● Provided text
◇ ◇ ◇ ◇ ◇

# Social Security Payments



## Verinia

Please does anyone know the formula for social security payments for self employed workers?

I'd like a rough idea of how much the monthly payments would be on 10000 euros gross per annum.

Thanks


----------



## canoeman

Currently appox 29.6%, you get 1st year free subsequent years payments are based on the income you declare for that 1st year in your IRS return, S/S decide on band your in, payments are monthly, should your income drop I believe now you can ask for a reduction.
Like UK S/S amount paid is declared in IRS returns so reduces tax liability so although it sounds high it does affect taxation, although Portuguese Pensions aren't as high as UK you also qaulify for Pension etc


----------



## Verinia

canoeman said:


> Currently appox 29.6%, you get 1st year free subsequent years payments are based on the income you declare for that 1st year in your IRS return, S/S decide on band your in, payments are monthly, should your income drop I believe now you can ask for a reduction.
> Like UK S/S amount paid is declared in IRS returns so reduces tax liability so although it sounds high it does affect taxation, although Portuguese Pensions aren't as high as UK you also qaulify for Pension etc


But 29.6 percent of total earnings....ie 2960 a year? Blimey!


----------



## canoeman

Yes Portugal S/S is expensive but in real terms your figure would still be offset against tax, but it really isn't quite as simple as that, lots of other factors affect what you pay, exactly how you're employed or registered, if your earnings as a self employed person are less than 6 times the National Min Wage, whether you receive a state pension here or from another EU country or pay S/S in another EU country.

Just as a simple example, *if* I've got this right you let a cottage as holiday accommodation
You register with Financas as a Sole Trader and the Simplified Tax Regime
You register with Social Security
Year 1 your total income from rental is 20,000€ 
Your taxed income would be 20,000€ x 20% = 4,000€
Social Security contribution for year 2 would be NIL as "earnings" below Nat Min Wage 

The important thing is to get the correct advice and check it against other sources from day 1 not after you start working or trading


----------



## quelfesgirl

my husband and I both pay €124.09 social security, he earns less than 10k, I earn more. 

We have an accountant who set this up and she does our tax returns each year (which we get a good amount back) and they only charge us €300 a year.

You do not have to have an accountant but personally I think they are worth having especially if you are working.


----------



## canoeman

quelfesgirl said:


> my husband and I both pay €124.09 social security, he earns less than 10k, I earn more.
> 
> We have an accountant who set this up and she does our tax returns each year (which we get a good amount back) and they only charge us €300 a year.
> 
> You do not have to have an accountant but personally I think they are worth having especially if you are working.


You need to supply more information than that for it to be helpful without knowing how the accountant set up your employment & S/S status, it's difficult for anyone to gauge what their S/S contributions might be


----------



## quelfesgirl

canoeman said:


> You need to supply more information than that for it to be helpful without knowing how the accountant set up your employment & S/S status, it's difficult for anyone to gauge what their S/S contributions might be


More than happy to do that Canoeman but I don´t know if it will help as you are quite right everyone is different, I have a friend who pays double my social security. This is why I suggest seeing an accountant, they can then set you up under the right regimes for both tax and social security. In my opinion my accountant is well worth the money as she will inform me if any of my regimes need changing. Some people may want to do it themselves but I just feel have the security of knowing, as best I can, that I am paying the correct amount of money to our friends in the government.

◇ ◇ ◇ ◇ ◇

● Complete the following
1) Summarize the social security thread in two sentences.
2) Write the next post in the social security thread, picking up after the last post shown.
The material after this point has no connection to the social security thread.

● Supplied material
◇ ◇ ◇ ◇ ◇

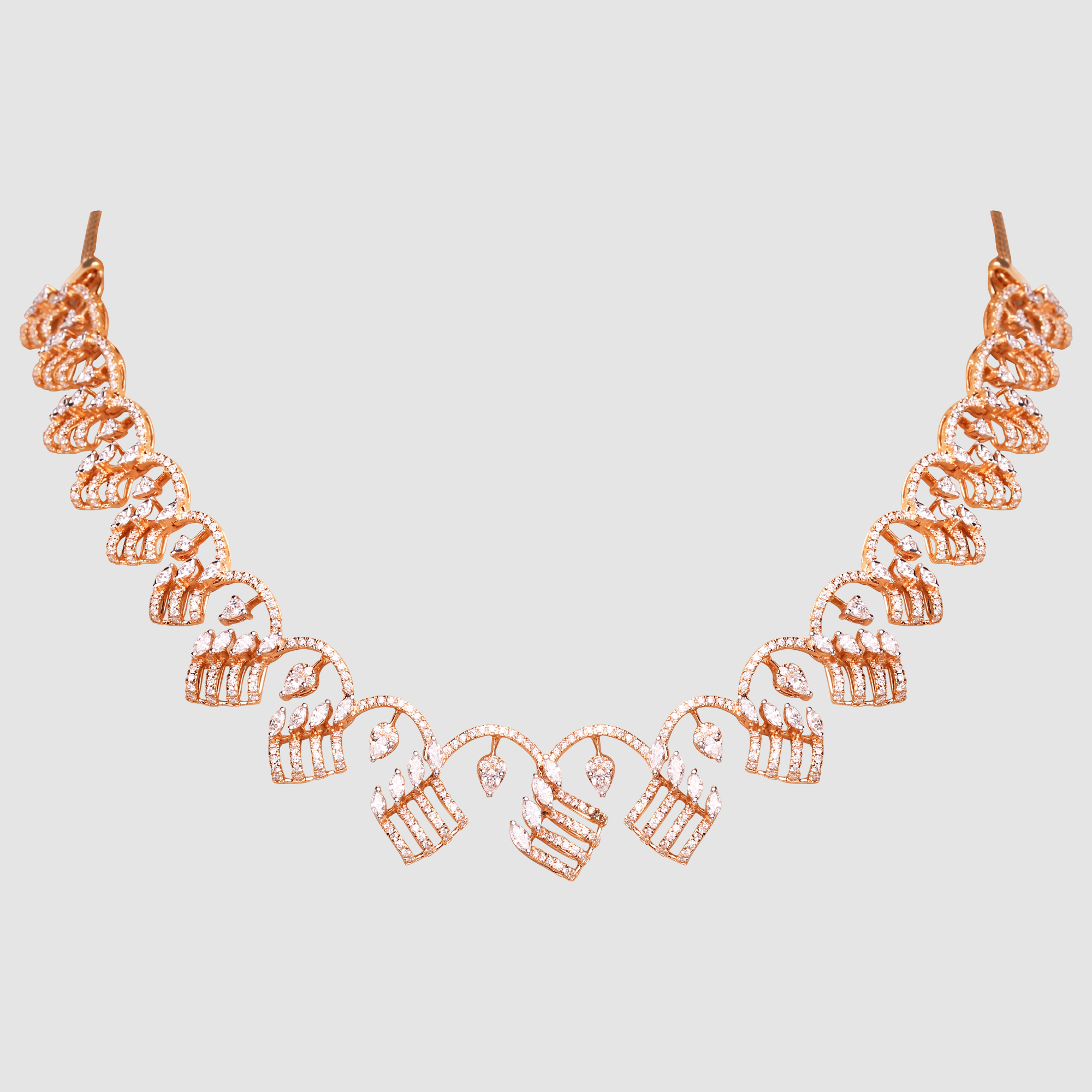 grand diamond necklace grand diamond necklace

◇ ◇ ◇ ◇ ◇

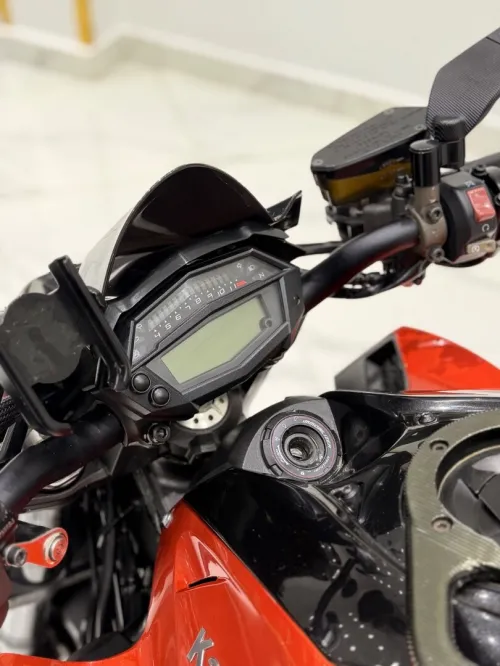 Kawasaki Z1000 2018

◇ ◇ ◇ ◇ ◇

● Answers per task
1) A forum member asks how social security payments for self-employed workers are calculated and roughly what the monthly payments would be on 10,000 euros gross a year. Replies say the rate is currently about 29.6%, with the first year free and later payments based on the income declared in that first year, though many factors affect the amount; another member reports that she and her husband each pay €124.09 and recommends using an accountant.

2)
----------



## canoeman

I agree getting the correct advice from outset is important but as I said earlier it's how you're employed, registered with Financas & Social Security that has the major impact, as for 2nd year it's S/S who base your contributions on declared income for previous year not you.


----------



## notlongnow

That's true, but my accountant managed to go back after SS had set my contribution level and argue for an exemption on the grounds that I only put a small amount through on green receipts and that I already pay NI in the UK. 

Apparently, both are reasons to request a full or partial exemption, yet very few accountants seem to know how to do it.


----------



## canoeman

Then a lot of _accountants_ here are more like bookkeepers and if you deviate from the norm are totally lost last year i had to teach one how to do a CGT return and what could be claimed or not claimed, eventually standing over his shoulder making certain he took into account the expenses I knew I could claim after he'd cocked up two previous filings which would have resulted in paying more CGT than necessary, problem is we depend on them for advice!


----------



## notlongnow

Tell me about it - it took us a full year, a LOT of stress and experiences with two terrible accountants before we found one that could truly help us. 

One of our disaster accountants was actually one of the "big name" firms who basically charged us a couple of hundred Euros to tell us to stay under the radar. Shameful!


----------



## Verinia

Thankyou very much everyone for the helpful advice. I really am very grateful.


----------



## Amy000

quelfesgirl said:


> my husband and I both pay €124.09 social security, he earns less than 10k, I earn more.
> 
> We have an accountant who set this up and she does our tax returns each year (which we get a good amount back) and they only charge us €300 a year.
> 
> You do not have to have an accountant but personally I think they are worth having especially if you are working.



quelfesgirl: Please could you share the contacts of the accountant, privately or in this forum. I'm planning to be self employed and really struggling to find a decent accountant. Local ones are not willing to put effort in any tiny bit more complicated cases. Thanks!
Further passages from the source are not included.